— start Dataset records —

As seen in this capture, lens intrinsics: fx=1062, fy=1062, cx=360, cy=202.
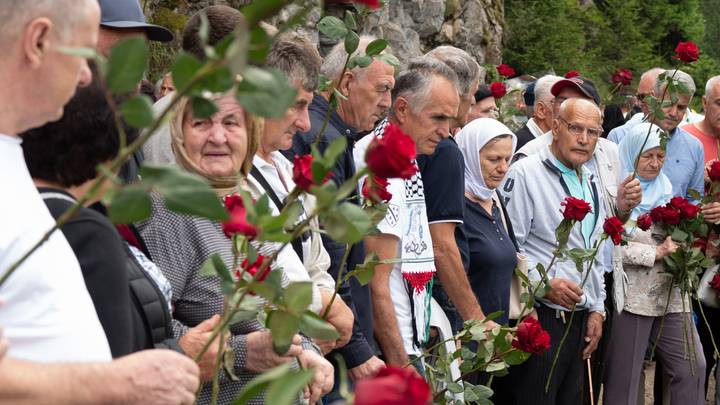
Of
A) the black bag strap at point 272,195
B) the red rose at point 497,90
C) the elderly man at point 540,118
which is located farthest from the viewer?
the red rose at point 497,90

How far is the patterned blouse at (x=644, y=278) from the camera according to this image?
5.88m

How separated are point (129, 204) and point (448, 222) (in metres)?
3.24

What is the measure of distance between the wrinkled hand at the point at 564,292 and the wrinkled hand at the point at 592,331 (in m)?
0.33

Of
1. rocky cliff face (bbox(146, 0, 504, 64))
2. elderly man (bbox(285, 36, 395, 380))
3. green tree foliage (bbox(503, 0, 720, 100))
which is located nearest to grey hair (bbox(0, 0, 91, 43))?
elderly man (bbox(285, 36, 395, 380))

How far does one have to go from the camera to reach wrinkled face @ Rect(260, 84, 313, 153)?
3.19m

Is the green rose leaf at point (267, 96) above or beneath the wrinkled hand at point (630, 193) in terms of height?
above

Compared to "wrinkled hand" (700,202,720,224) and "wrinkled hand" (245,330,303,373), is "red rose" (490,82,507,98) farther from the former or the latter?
"wrinkled hand" (245,330,303,373)

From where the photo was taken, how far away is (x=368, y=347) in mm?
3512

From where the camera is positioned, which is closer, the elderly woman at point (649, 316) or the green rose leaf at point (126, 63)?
the green rose leaf at point (126, 63)

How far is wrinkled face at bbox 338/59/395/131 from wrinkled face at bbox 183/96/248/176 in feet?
4.52

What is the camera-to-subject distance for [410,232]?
397cm

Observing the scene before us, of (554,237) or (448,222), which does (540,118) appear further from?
(448,222)

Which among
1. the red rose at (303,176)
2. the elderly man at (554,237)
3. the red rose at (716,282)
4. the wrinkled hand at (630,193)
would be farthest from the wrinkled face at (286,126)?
the red rose at (716,282)

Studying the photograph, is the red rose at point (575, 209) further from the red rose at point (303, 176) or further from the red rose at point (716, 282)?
the red rose at point (303, 176)
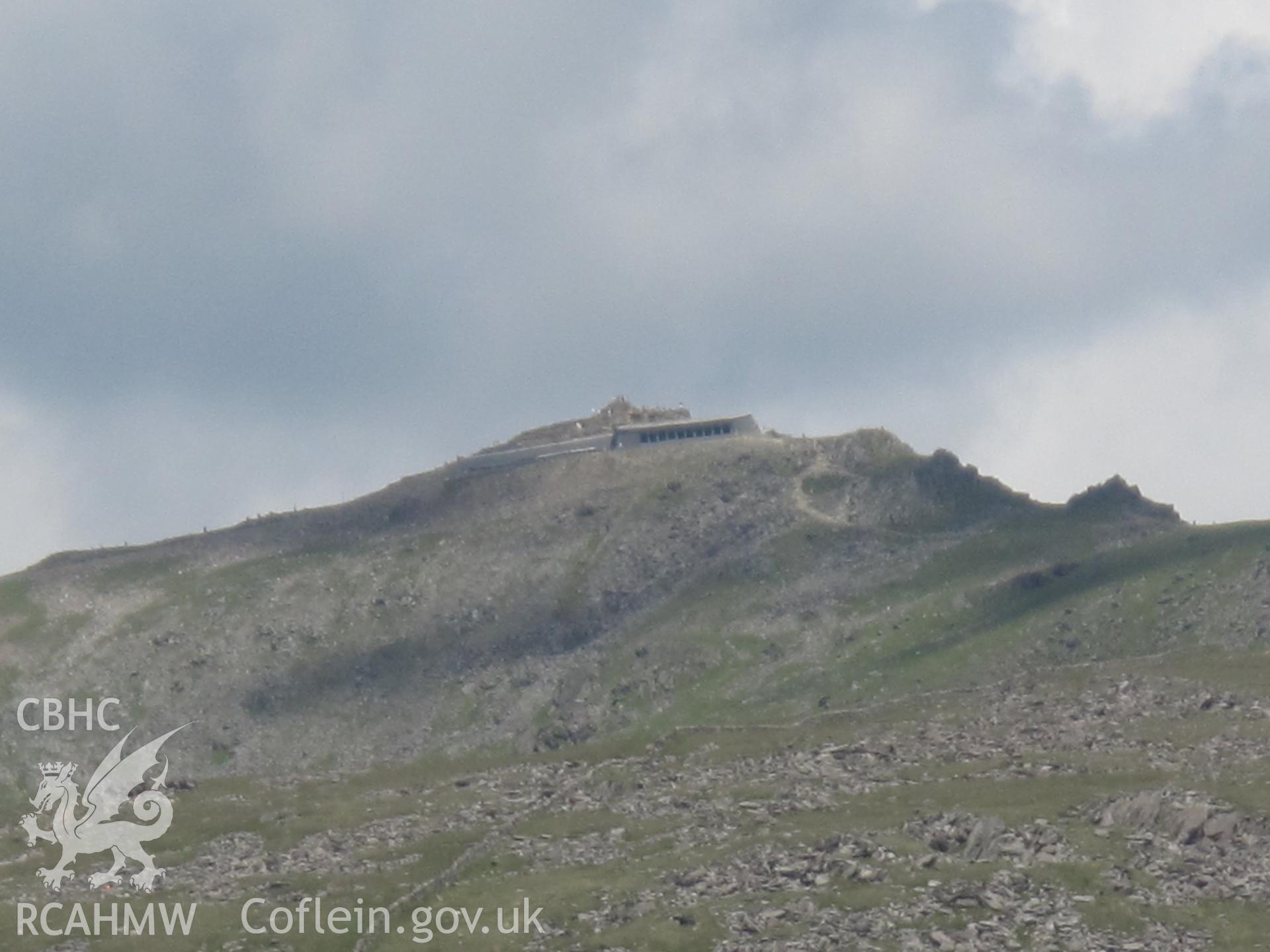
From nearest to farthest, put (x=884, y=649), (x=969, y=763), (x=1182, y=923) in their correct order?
(x=1182, y=923) → (x=969, y=763) → (x=884, y=649)

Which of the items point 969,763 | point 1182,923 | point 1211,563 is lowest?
point 1182,923

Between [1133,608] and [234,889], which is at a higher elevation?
[1133,608]

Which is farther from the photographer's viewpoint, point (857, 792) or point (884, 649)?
point (884, 649)

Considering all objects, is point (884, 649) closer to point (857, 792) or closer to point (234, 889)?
point (857, 792)

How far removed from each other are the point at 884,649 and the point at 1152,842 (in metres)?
79.4

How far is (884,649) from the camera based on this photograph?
653 feet

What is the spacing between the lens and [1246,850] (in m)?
118

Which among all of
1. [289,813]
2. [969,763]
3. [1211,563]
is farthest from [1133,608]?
[289,813]

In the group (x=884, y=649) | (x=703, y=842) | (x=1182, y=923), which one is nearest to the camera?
(x=1182, y=923)

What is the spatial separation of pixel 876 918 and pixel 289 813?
50276mm

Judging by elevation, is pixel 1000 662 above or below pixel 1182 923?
above

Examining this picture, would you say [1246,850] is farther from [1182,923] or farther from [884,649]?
[884,649]

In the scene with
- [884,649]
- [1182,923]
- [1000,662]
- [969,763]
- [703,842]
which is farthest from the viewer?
[884,649]

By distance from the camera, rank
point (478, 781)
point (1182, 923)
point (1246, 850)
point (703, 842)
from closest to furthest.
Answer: point (1182, 923) < point (1246, 850) < point (703, 842) < point (478, 781)
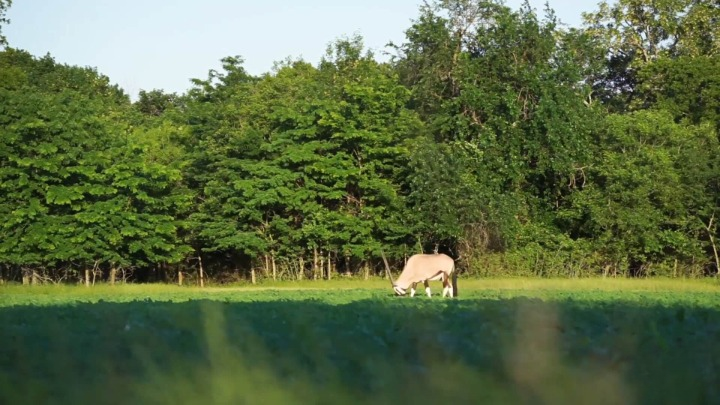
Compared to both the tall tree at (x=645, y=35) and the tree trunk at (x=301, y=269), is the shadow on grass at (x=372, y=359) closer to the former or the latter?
the tree trunk at (x=301, y=269)

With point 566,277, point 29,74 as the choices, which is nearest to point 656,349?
point 566,277

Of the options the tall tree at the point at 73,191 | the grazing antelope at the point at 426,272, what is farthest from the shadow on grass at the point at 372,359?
the tall tree at the point at 73,191

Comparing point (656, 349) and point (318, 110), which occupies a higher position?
point (318, 110)

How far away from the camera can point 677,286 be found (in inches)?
1495

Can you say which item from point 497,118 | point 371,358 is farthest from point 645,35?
point 371,358

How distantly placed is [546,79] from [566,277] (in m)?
9.61

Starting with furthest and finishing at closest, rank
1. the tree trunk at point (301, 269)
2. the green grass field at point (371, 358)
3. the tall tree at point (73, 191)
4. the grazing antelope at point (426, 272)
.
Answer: the tree trunk at point (301, 269) → the tall tree at point (73, 191) → the grazing antelope at point (426, 272) → the green grass field at point (371, 358)

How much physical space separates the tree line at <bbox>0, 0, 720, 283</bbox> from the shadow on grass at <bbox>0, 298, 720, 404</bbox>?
32.3 meters

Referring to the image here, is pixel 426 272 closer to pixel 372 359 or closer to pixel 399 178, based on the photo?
pixel 399 178

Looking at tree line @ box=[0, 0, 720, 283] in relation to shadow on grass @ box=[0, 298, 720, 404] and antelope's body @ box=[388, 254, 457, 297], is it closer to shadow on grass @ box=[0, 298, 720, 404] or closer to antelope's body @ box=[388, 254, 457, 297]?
antelope's body @ box=[388, 254, 457, 297]

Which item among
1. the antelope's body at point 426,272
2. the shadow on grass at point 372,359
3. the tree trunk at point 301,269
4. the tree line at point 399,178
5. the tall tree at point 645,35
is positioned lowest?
the shadow on grass at point 372,359

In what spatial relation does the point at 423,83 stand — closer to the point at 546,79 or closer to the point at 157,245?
the point at 546,79

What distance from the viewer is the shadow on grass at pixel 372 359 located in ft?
27.5

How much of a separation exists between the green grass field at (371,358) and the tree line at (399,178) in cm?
3183
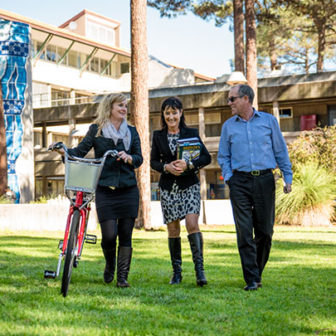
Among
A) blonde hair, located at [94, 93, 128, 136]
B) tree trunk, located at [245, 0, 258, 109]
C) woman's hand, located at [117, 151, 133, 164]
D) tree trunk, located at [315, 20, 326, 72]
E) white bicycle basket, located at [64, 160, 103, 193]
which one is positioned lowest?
white bicycle basket, located at [64, 160, 103, 193]

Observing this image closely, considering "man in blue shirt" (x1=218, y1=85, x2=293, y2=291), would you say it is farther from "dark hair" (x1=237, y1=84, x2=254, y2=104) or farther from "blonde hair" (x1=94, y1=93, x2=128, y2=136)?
"blonde hair" (x1=94, y1=93, x2=128, y2=136)

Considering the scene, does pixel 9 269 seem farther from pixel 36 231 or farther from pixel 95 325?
pixel 36 231

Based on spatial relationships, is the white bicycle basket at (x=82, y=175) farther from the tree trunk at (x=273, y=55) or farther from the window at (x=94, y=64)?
the window at (x=94, y=64)

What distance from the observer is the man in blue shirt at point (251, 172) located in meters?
6.09

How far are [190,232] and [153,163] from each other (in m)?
0.82

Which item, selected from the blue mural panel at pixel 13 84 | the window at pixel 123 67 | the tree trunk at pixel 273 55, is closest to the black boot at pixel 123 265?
the blue mural panel at pixel 13 84

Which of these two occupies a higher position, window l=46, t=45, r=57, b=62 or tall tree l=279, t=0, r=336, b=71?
window l=46, t=45, r=57, b=62

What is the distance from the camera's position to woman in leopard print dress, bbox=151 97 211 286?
6250 mm

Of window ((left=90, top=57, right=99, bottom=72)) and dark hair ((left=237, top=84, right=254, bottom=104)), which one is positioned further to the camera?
window ((left=90, top=57, right=99, bottom=72))

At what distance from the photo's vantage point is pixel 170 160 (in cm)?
648

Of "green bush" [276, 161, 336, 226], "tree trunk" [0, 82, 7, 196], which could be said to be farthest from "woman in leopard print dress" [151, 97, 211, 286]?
"tree trunk" [0, 82, 7, 196]

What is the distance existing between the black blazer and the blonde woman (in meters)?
0.30

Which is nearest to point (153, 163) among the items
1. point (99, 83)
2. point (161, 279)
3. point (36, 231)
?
point (161, 279)

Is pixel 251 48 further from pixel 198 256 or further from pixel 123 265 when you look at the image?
pixel 123 265
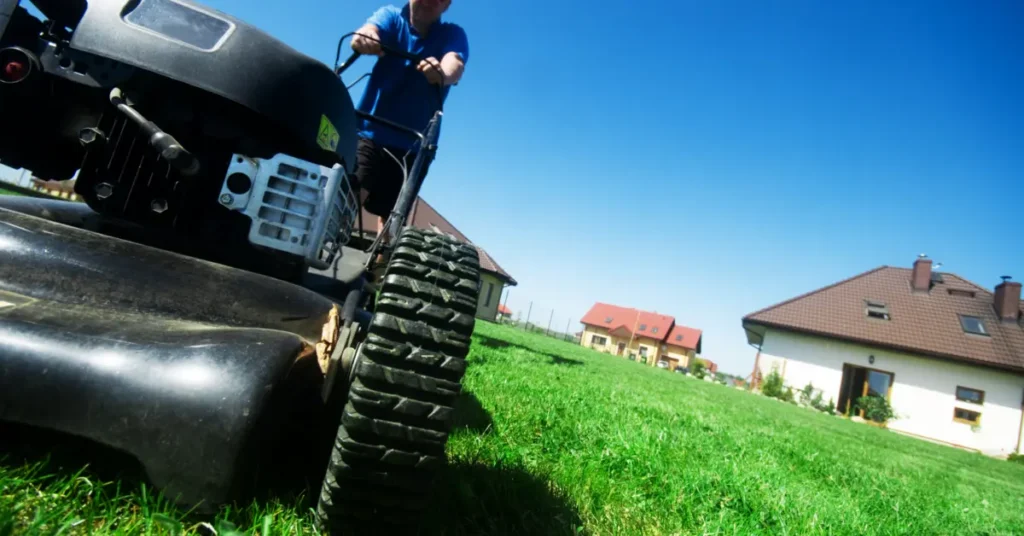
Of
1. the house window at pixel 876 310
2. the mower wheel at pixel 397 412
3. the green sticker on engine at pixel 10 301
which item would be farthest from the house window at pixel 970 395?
the green sticker on engine at pixel 10 301

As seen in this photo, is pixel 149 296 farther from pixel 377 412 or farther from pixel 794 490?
pixel 794 490

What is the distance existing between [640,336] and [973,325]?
1294 inches

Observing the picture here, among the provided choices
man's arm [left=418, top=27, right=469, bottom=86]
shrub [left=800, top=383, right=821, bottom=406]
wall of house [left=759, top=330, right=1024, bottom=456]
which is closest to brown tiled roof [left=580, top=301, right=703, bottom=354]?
wall of house [left=759, top=330, right=1024, bottom=456]

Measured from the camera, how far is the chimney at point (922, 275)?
2373 centimetres

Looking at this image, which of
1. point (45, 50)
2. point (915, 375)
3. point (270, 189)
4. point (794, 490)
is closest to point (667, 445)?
point (794, 490)

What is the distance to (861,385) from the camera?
858 inches

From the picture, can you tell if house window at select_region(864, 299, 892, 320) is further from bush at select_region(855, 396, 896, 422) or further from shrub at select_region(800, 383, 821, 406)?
shrub at select_region(800, 383, 821, 406)

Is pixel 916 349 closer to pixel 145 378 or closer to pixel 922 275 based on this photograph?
pixel 922 275

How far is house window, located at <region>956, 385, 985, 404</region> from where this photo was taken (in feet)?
64.0

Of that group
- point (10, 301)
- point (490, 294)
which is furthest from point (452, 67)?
point (490, 294)

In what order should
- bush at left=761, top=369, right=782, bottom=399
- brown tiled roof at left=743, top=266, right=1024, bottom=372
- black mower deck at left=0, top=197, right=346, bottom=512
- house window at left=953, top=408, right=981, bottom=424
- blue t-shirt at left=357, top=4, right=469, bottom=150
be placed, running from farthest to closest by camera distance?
1. bush at left=761, top=369, right=782, bottom=399
2. brown tiled roof at left=743, top=266, right=1024, bottom=372
3. house window at left=953, top=408, right=981, bottom=424
4. blue t-shirt at left=357, top=4, right=469, bottom=150
5. black mower deck at left=0, top=197, right=346, bottom=512

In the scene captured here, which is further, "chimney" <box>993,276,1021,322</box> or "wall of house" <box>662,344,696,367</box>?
"wall of house" <box>662,344,696,367</box>

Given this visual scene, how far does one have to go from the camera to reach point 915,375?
20.7 metres

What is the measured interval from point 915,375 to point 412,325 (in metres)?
26.0
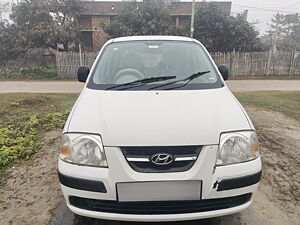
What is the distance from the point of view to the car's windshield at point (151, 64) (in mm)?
2587

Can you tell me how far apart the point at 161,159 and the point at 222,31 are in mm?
14811

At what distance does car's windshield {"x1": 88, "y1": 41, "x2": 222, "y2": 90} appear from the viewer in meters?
2.59

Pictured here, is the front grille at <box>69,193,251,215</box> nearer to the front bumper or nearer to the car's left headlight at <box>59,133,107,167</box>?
the front bumper

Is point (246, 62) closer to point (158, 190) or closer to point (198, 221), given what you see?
point (198, 221)

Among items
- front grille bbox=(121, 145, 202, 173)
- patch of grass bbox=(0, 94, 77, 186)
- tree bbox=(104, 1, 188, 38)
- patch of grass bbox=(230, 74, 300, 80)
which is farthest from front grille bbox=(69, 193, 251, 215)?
tree bbox=(104, 1, 188, 38)

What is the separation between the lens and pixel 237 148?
5.99 feet

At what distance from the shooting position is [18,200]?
2.56 meters

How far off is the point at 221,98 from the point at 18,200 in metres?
2.38

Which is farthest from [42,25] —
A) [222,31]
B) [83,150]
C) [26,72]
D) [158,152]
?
[158,152]

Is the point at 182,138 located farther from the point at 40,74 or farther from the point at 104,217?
the point at 40,74

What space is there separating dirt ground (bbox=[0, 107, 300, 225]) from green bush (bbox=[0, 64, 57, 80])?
1140cm

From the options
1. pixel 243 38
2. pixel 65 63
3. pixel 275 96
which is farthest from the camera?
pixel 243 38

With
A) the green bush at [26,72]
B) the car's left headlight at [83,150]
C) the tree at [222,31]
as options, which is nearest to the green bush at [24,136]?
the car's left headlight at [83,150]

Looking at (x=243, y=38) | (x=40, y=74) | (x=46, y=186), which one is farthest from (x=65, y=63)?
(x=46, y=186)
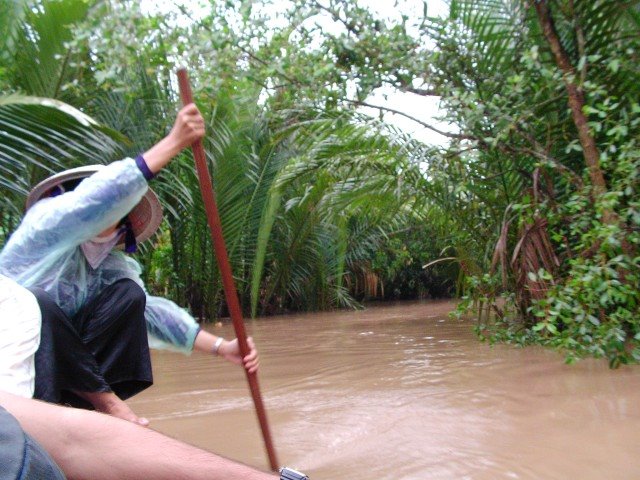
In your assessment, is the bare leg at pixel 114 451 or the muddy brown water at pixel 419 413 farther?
the muddy brown water at pixel 419 413

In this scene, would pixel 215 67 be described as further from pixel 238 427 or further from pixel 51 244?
pixel 51 244

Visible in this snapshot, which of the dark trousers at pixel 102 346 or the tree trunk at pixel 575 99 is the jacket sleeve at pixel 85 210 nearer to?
the dark trousers at pixel 102 346

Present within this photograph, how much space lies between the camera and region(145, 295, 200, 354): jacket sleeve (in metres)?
2.58

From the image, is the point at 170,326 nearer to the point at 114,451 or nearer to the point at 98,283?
the point at 98,283

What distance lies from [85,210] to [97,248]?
375mm

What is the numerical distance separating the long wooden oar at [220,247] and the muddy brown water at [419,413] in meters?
0.26

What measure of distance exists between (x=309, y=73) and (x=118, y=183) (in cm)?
→ 309

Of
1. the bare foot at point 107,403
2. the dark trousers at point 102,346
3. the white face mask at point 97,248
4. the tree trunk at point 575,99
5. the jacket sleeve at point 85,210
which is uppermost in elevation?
the tree trunk at point 575,99

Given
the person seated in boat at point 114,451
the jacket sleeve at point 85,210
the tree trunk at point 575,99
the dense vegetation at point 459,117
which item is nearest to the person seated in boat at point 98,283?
the jacket sleeve at point 85,210

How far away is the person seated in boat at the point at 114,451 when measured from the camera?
1450 mm

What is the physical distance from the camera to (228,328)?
7.90 metres

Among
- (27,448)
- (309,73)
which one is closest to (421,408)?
(27,448)

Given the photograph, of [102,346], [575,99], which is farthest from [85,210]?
[575,99]

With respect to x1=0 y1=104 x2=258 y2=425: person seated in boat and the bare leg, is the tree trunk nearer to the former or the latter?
x1=0 y1=104 x2=258 y2=425: person seated in boat
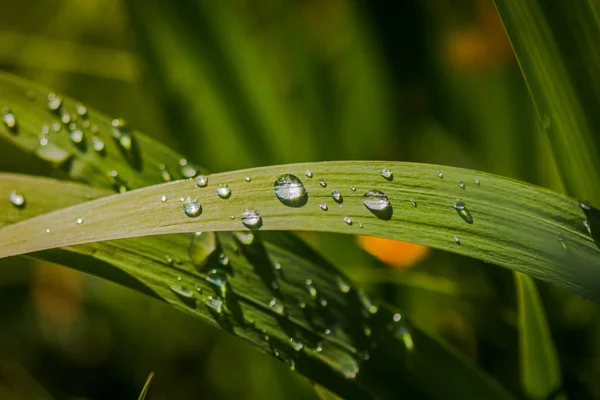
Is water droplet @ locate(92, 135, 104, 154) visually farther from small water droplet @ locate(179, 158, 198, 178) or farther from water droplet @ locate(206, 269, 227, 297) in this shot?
water droplet @ locate(206, 269, 227, 297)

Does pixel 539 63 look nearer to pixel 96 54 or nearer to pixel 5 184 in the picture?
pixel 5 184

— end Dataset records —

### The exercise
Recast the part of the records that opens with the line containing "In this scene, would" and runs through the end of the records as a Markdown table with two columns, Row and Record line, leaving out blank lines and picture markers.

### Exercise output
| Row | Record line |
|---|---|
| 1 | In this scene, would pixel 215 67 be described as further from pixel 238 427 or further from pixel 51 244? |
| 2 | pixel 51 244 |
| 3 | Visible in this snapshot, which of the dark trousers at pixel 102 346 or the tree trunk at pixel 575 99 is the jacket sleeve at pixel 85 210 nearer to? |
| 4 | the dark trousers at pixel 102 346 |
| 5 | Present within this photograph, how much space lies between the camera and region(145, 295, 200, 354): jacket sleeve (in metres)? |
| 6 | 2.58 |
| 7 | From the image, is the point at 170,326 nearer to the point at 114,451 or nearer to the point at 98,283? |
| 8 | the point at 98,283 |
| 9 | What distance lies from [85,210] to [97,248]? |
| 10 | 375mm |
| 11 | What is the numerical distance separating the long wooden oar at [220,247] and the muddy brown water at [419,413] in meters? |
| 12 | 0.26 |
| 13 | What measure of distance exists between (x=309, y=73) and (x=118, y=183) (in cm)? |
| 14 | → 309 |
| 15 | Of |
| 16 | 1. the bare foot at point 107,403 |
| 17 | 2. the dark trousers at point 102,346 |
| 18 | 3. the white face mask at point 97,248 |
| 19 | 4. the tree trunk at point 575,99 |
| 20 | 5. the jacket sleeve at point 85,210 |
| 21 | which is uppermost in elevation? |
| 22 | the tree trunk at point 575,99 |
| 23 | Given |
| 24 | the person seated in boat at point 114,451 |
| 25 | the jacket sleeve at point 85,210 |
| 26 | the tree trunk at point 575,99 |
| 27 | the dense vegetation at point 459,117 |
| 28 | which item is nearest to the person seated in boat at point 98,283? |
| 29 | the jacket sleeve at point 85,210 |
| 30 | How far away is the person seated in boat at the point at 114,451 when measured from the camera? |
| 31 | 1450 mm |
| 32 | What is the physical distance from the camera to (228,328)? |
| 33 | 7.90 metres |
| 34 | Among |
| 35 | - (27,448) |
| 36 | - (309,73) |
| 37 | which one is closest to (421,408)? |
| 38 | (27,448) |
| 39 | Given the photograph, of [102,346], [575,99], which is farthest from [85,210]? |
| 40 | [575,99] |
| 41 | With respect to x1=0 y1=104 x2=258 y2=425: person seated in boat and the bare leg, is the tree trunk nearer to the former or the latter? |
| 42 | x1=0 y1=104 x2=258 y2=425: person seated in boat |
| 43 | Is water droplet @ locate(92, 135, 104, 154) visually farther from small water droplet @ locate(179, 158, 198, 178) or farther from water droplet @ locate(206, 269, 227, 297) in this shot? |
| 44 | water droplet @ locate(206, 269, 227, 297) |
| 45 | Does pixel 539 63 look nearer to pixel 96 54 or nearer to pixel 5 184 in the picture? |
| 46 | pixel 5 184 |